═══ Material for the task

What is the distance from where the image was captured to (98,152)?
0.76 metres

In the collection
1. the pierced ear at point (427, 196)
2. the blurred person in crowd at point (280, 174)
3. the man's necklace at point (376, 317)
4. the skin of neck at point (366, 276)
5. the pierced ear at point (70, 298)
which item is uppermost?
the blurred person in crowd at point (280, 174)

══════

*Task to complete:* Please retype all of the records above line for line, without changing a single character.

*Solution for this exercise:*
What is the distance from where the image was captured to (98,152)?
0.76 metres

In the collection
1. the pierced ear at point (427, 196)
2. the blurred person in crowd at point (280, 174)
3. the man's necklace at point (376, 317)
4. the skin of neck at point (366, 276)
5. the pierced ear at point (70, 298)
which item is uppermost?
the blurred person in crowd at point (280, 174)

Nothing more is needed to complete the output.